Financial and health disparities among AA and CA men
As indicated above, there were three parts of the questionnaire: the demographics, the knowledge on prostate cancer, and the psychological impact of being diagnosed with the disease. The pertinent demographic comparison is depicted in Figure 1. There was a significant difference in the martial status (p<.001) as demonstrated in fig 1, 26.9% of AA were surveyed are single and did not have the support that CA men had upon entering the clinic. This suggested that their decision making concerning their disease would be upon their shoulder without the input of significant others. AA men had lower income overall while more CA men had over $70,000 annual income (p<.004). With regards to current health status and how often they visit a primary health physician, we found that CA men visited a health care provider more than AA men. In addition, CA men had a better health status than AA men (p<.001). Figure 1 shows a fair health status of 18.4% for CA and 33.3% for AA men. While only 4.4% of AA men showed excellent health, status compared to 19.7% CA men. The insinuation here is that the men surveyed were not in good health when coming to the clinic, and that AA men exhibited adverse contributing health factors when it came time for their diagnosis. There were a limited number of individuals who declined to be surveyed for no reason other than they felt it was not connected to their diagnosis.
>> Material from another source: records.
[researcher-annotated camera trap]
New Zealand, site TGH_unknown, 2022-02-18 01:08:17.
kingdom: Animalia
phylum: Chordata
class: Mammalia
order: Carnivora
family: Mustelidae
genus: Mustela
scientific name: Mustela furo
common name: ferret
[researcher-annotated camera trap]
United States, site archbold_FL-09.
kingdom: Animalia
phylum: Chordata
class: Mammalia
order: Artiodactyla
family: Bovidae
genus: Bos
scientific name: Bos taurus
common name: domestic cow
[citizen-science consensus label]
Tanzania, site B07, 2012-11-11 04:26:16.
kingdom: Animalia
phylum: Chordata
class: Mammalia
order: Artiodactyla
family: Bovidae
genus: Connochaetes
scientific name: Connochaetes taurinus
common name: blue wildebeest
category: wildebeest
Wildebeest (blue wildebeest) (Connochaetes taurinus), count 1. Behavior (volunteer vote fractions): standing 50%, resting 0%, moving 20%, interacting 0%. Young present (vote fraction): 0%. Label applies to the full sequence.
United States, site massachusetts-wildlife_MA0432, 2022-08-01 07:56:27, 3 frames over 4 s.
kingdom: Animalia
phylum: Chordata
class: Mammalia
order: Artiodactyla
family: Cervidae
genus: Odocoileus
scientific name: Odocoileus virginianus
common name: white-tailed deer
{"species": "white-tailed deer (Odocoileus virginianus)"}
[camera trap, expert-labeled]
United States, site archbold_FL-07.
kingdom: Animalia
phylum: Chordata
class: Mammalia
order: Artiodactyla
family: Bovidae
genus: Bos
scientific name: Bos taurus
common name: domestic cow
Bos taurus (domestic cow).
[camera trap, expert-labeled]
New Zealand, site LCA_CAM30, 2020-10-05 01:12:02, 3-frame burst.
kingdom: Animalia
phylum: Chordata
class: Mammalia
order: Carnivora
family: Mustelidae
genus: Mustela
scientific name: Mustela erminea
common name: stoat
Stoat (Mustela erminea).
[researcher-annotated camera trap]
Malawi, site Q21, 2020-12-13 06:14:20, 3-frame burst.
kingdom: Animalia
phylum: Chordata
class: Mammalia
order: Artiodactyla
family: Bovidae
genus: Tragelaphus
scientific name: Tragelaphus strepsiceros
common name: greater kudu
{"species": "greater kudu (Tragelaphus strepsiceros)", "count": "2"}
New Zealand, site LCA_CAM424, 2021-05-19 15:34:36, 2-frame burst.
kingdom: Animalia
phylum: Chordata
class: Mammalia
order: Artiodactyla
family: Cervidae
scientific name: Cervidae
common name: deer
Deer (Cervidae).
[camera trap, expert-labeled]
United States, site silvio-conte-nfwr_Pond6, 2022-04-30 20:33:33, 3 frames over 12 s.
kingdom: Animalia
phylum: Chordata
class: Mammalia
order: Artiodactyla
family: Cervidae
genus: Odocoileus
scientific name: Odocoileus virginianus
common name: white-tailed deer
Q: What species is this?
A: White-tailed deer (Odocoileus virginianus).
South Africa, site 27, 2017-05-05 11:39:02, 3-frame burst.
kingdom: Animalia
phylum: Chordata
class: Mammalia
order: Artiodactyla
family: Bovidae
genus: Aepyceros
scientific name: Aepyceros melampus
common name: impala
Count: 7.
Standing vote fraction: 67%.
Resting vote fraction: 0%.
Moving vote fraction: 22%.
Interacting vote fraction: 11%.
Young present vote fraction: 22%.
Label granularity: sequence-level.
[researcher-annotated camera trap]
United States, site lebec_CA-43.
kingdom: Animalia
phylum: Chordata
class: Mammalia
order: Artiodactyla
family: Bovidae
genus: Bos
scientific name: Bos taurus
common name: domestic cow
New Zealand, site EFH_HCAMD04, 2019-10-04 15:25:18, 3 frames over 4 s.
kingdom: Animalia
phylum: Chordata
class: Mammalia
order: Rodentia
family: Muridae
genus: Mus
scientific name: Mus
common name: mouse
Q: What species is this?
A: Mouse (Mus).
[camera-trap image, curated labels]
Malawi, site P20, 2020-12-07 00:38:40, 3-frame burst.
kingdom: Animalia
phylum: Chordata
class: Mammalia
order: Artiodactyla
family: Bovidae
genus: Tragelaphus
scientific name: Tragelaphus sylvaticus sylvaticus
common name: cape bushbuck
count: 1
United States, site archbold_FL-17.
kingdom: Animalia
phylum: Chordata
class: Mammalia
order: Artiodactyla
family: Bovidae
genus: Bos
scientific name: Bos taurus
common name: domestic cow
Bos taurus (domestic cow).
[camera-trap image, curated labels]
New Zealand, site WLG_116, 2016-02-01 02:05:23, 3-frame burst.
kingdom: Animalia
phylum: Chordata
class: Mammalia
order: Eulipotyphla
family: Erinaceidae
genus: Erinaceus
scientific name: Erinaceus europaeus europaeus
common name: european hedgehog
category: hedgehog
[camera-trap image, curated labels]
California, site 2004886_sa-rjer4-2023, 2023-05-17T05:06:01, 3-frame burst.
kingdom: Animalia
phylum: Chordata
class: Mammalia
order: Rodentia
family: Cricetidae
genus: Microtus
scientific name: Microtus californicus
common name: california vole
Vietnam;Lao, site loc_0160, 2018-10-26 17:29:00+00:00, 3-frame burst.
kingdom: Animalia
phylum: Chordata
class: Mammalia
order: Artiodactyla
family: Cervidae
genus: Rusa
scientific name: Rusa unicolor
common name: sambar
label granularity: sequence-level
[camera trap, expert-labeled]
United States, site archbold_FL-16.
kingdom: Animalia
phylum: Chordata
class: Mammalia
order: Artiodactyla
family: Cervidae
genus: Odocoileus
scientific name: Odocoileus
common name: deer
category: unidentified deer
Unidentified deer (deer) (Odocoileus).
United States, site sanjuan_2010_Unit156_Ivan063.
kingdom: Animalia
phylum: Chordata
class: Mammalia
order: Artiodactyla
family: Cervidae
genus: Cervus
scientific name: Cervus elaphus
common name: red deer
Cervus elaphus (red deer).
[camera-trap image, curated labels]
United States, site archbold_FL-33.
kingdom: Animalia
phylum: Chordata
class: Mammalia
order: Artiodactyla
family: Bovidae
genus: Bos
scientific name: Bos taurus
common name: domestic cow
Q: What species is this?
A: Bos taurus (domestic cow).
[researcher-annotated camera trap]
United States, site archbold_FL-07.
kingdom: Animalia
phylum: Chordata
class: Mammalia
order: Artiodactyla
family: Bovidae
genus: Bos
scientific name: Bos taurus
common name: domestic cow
Differences of prostate cancer knowledge in AA men and CA men:
Based on the data obtained from the questionnaire, the knowledge of prostate cancer varied widely between AA men and CA men. The results are summarized in Table 1 demonstrates that AA men have significantly less knowledge compared to CA men as evident in answering questions related to being diagnosed with prostate cancer and questions related to PSA, biopsy, and Gleason score. When answering the question “men diagnosed with prostate cancer should be treated immediately”, there was a significant difference (p<.001) in the answers given between AA and CA men. We also asked if “all men should be tested for Prostate cancer” 1% of men said “True”. Conversely, 9% men said “False”, not all men should be tested. When asked “men of all ages can be diagnosed with PCa” 13.3% of AA men answered “False” compared to 3.8% of CA men that shows AA men have significantly (p<.001) less knowledge of PCa compared to CA men.
Answers to the questions related to the understanding of prostate cancer diagnosis, general knowledge, biopsy, and Gleason score indicates that AA men have less knowledge as compared to CA men. Notably, 18.5% of AA men compared to 46.5 % of CA men said that the Gleason score was explained to them, and 15.6% of AA men and 40.9% of CA men understood what a Gleason score indicates. Patient’s Primary Care physician or Urologist would have been the one to explain what a Gleason score consist of. This question also leads to a finding of the knowledge of prostate biopsy. CA men at 42.8% compared to AA men at 20.1% stated that they knew a lot about what a prostate biopsy consists of. This provides further evidence of lack of prostate cancer knowledge. Additionally, based on the demographic data retrieved from this study AA men have less education and are more economically challenged then the CA men.
The second part of the questionnaire focused on the psychological effects of being diagnosed with prostate cancer. As shown in Table 2, anxiety in AA men was significantly greater than in CA men once they were diagnosed with prostate cancer. It is possible that increased anxiety may have an impact on how an individual understands the disease. AA men with PCa compared to CA men were more restless and anxious when told of diagnoses, along with having a routine lifestyle change due to the stress of being diagnosed. In this study there is a disparity between the number of CA and AA men that participated, primarily because most of them came from our Urology clinic at Roswell Park Comprehensive Cancer Center (RPCCC) or a related community event held on site. We hypothesize that this disparity exists from medical mistrust and not having a complete knowledge and understanding of what this may provide in your decision making in the future. With this we decided to investigate and incorporate other institutions for future studies.